Hasty Scripts: Go Phish

With 2017 in full swing, the ever-maligned and down on his luck Nigerian Prince is as hard at work as ever. While tried and true, phishing scams have continued to evolve with the times even if the underlying method to carry out the scam is the same. What’s one to do other than review emails for bad punctuation, suspicious attachments, and ludicrous scenarios?

For larger mailboxes and without a timeframe to go on, this can become a time-intensive and tedious task. It would be better if we could throw some automation at this to highlight standout emails to get the ball rolling. Fortunately, libpff, one of the many libyal libraries, and its Python bindings, pypff, can be used to manipulate PSTs or OSTs.

In this post, we’ll develop a small script showing off some of the basic functionalities of pypff. Specifically, we will compare email headers to identify emails where the “From” and “Reply-To” or “Return-Path” addresses do not match. Emails, where the “From” is different from the “Reply-To” or the “Return-Path” headers, could be indicative of spoofing and deserve a second look. We will write metadata of emails falling under this category to a CSV to quickly highlight potentially troublesome messages.

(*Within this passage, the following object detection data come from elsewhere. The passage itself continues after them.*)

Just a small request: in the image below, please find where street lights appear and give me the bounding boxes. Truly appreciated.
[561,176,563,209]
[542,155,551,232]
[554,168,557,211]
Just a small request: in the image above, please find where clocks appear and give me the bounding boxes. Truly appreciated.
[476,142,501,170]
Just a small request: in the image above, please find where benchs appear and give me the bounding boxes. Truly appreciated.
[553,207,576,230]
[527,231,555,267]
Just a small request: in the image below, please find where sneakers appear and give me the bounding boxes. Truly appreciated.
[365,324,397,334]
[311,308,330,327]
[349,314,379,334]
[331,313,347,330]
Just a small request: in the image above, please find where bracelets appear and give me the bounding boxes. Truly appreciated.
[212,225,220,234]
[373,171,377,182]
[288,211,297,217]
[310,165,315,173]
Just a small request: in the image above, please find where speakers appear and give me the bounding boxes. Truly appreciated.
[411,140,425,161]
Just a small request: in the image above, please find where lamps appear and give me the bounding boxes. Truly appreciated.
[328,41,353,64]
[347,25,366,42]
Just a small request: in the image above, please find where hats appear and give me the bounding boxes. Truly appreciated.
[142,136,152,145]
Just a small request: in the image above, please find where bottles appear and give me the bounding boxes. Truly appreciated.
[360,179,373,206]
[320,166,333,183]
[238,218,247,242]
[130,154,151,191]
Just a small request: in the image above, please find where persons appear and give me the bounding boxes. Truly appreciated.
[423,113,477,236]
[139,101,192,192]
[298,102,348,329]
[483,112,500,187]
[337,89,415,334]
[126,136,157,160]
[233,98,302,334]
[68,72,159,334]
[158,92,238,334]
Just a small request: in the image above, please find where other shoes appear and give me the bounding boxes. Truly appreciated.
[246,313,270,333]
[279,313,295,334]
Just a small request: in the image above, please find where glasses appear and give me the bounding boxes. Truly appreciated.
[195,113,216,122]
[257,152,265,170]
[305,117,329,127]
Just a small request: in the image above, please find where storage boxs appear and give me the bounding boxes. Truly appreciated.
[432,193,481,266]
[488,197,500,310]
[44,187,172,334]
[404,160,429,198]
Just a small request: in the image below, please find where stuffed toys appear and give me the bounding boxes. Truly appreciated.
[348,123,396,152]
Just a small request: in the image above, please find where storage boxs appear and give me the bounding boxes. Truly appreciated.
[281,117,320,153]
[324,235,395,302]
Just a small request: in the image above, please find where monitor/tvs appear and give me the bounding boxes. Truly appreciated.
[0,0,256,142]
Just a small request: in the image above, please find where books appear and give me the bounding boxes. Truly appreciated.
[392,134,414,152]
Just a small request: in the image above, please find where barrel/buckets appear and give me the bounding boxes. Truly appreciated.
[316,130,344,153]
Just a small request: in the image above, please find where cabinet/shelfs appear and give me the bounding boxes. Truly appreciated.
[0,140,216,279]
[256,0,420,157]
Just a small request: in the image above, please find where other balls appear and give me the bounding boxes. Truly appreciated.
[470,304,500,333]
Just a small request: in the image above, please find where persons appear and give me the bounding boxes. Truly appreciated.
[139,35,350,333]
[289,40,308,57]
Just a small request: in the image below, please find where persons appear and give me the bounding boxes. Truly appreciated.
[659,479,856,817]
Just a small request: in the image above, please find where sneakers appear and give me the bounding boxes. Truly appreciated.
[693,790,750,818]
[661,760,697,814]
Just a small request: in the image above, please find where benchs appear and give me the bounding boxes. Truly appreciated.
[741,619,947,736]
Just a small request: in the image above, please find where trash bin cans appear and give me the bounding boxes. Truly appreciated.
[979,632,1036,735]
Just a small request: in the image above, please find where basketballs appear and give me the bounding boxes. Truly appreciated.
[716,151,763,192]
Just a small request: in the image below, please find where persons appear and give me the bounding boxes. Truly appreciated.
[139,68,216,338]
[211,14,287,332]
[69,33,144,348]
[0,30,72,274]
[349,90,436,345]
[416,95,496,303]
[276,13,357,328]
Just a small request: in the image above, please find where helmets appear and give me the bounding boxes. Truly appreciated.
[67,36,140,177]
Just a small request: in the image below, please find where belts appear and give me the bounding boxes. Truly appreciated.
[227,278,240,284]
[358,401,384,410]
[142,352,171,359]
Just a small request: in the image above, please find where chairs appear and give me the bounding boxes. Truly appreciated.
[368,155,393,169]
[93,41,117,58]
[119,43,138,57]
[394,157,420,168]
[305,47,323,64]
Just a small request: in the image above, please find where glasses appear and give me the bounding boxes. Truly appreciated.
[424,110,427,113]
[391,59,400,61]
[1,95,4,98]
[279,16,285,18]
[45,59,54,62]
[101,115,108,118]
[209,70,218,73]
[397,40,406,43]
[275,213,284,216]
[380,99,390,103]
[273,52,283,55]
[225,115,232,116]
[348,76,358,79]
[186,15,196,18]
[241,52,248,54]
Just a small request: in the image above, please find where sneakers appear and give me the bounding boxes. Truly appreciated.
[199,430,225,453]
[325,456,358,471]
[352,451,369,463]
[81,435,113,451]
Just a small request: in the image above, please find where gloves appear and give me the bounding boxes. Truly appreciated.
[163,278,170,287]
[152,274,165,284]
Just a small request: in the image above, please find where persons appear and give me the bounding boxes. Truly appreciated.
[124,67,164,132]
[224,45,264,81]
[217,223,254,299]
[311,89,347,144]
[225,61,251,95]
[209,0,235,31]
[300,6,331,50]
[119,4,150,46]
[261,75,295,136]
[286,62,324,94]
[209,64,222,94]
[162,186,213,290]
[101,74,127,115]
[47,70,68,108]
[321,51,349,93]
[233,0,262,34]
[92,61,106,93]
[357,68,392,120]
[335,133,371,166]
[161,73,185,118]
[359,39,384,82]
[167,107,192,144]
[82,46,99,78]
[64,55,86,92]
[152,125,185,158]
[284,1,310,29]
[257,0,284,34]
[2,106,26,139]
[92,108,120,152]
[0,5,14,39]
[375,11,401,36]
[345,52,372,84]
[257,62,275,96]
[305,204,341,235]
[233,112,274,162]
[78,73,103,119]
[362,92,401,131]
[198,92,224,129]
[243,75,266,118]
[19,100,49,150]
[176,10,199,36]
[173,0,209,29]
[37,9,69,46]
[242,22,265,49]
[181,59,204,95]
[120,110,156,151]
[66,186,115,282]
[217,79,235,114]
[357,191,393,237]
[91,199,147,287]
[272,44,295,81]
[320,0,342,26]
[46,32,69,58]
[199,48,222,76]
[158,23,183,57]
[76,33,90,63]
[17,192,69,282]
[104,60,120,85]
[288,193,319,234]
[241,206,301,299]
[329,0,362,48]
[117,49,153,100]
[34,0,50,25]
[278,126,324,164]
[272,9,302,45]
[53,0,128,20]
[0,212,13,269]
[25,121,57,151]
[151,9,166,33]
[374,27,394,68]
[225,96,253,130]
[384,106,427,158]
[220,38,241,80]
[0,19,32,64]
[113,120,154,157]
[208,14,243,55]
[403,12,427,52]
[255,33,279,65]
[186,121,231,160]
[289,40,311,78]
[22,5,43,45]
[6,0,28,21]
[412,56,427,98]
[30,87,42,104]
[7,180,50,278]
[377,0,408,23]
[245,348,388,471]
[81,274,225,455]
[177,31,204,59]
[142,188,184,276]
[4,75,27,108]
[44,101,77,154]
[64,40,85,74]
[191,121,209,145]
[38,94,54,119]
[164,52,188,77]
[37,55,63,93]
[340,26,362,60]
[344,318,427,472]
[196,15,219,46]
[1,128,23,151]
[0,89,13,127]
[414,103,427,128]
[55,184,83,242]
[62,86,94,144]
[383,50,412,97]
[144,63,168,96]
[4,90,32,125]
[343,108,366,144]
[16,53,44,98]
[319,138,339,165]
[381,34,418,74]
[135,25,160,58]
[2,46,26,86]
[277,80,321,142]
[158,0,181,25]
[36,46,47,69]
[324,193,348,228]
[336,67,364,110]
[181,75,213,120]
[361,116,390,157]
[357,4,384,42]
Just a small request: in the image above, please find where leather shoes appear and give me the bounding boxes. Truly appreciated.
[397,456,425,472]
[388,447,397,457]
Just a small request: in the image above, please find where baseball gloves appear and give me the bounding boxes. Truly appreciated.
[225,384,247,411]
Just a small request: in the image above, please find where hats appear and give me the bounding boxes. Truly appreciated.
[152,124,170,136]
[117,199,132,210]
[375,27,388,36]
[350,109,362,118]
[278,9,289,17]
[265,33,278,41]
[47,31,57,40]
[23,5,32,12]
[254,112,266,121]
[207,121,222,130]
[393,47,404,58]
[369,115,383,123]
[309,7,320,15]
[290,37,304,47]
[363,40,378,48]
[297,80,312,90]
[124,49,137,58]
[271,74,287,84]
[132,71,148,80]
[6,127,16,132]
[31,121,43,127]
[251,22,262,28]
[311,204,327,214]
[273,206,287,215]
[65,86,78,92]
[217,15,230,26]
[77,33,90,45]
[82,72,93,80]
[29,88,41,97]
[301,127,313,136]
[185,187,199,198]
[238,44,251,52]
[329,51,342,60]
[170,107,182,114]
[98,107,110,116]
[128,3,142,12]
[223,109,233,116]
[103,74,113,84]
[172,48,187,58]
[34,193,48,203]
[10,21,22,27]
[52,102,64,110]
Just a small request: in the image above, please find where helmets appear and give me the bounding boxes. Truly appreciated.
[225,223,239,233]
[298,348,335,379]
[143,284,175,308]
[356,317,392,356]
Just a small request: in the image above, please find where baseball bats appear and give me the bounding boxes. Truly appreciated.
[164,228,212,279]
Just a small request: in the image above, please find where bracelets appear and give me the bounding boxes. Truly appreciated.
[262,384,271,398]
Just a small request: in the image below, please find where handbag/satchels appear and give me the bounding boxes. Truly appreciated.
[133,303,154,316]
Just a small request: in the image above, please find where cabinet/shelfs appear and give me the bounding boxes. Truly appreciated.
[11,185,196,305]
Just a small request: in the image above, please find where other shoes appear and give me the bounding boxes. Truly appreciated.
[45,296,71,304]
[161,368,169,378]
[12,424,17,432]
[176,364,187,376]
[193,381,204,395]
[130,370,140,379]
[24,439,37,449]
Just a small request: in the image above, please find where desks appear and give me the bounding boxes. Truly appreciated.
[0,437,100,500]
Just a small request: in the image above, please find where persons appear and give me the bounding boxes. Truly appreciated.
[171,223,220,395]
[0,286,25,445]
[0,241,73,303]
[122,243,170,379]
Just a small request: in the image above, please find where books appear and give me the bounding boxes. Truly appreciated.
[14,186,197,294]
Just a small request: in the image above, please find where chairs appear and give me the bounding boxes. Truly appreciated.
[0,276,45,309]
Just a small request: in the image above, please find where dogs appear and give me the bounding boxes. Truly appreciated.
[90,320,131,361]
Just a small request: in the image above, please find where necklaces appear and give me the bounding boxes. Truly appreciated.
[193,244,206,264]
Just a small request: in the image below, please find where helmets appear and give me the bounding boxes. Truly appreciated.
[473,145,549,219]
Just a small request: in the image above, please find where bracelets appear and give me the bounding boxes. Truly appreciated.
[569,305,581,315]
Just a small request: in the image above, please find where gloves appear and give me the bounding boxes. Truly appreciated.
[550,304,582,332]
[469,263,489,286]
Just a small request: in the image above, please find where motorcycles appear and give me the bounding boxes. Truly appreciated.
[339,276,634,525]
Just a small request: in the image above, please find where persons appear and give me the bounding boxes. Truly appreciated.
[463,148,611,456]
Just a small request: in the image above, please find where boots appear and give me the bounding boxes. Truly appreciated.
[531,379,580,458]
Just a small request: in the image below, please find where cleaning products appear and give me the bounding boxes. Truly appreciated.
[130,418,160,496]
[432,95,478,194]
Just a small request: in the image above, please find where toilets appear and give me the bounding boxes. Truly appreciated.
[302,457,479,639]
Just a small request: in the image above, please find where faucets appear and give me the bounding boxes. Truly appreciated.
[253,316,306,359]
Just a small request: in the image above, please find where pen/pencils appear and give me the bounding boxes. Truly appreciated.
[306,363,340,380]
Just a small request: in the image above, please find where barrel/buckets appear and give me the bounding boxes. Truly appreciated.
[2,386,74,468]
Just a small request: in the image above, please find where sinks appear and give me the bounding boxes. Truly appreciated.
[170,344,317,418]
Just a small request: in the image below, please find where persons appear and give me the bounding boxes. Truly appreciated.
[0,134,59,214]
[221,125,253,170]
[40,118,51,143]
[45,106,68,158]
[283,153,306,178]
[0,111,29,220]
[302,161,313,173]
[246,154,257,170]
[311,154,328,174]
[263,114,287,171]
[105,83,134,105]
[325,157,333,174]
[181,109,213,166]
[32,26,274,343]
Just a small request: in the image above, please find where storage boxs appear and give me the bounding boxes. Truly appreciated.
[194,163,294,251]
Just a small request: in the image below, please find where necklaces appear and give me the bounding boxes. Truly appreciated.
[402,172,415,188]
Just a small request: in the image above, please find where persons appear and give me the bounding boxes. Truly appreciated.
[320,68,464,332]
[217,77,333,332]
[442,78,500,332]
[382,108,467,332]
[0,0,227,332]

Currently, the Python bindings for libpff are in development and lack some features, such as attachment support. That said, we can easily review other aspects of an email in a PST using supported methods. Because this is an actively developing library, we are using the latest stable release, libpff-experimental-20161119, to develop our code as methods we rely on may change from release to release.

Installing pypff

Please see the instructions below for installing pypff with Python 2.X on a fresh Ubuntu VM install. We will be following the building instructions for libpff which can be viewed on the Github wiki. In a clean install of Ubuntu, open a terminal and execute the following:

  1. sudo apt-get -y update && sudo apt-get -y upgrade (this may take awhile)
  2. sudo apt-get -y install build-essential debhelper fakeroot autotools-dev zlib1g-dev python-dev python-pip
  3. sudo pip install unicodecsv
  4. Download libpff-experimental-20161119 and extract its contents
  5. Navigate to the extracted directory and execute sudo python setup.py install

This should successfully install pypff for Python 2.X. If you would rather install pypff for Python 3.X, first install python3-dev and then execute the last statement using python3 rather than python.

PST Go Phish

This script can be accessed from the blog Github account. Let’s begin by talking about the inputs this script accepts. Our first two arguments, the PST_FILE and OUTPUT_DIR, are self-explanatory. The optional ignore argument can be used to filter emails being compared. While developing, I noticed a great number of “suspicious” emails in the output due to bounce lists. This argument will allow you to remove these and other known good emails. However, I recommend running the script without ignoring anything and reviewing it in a CSV instead.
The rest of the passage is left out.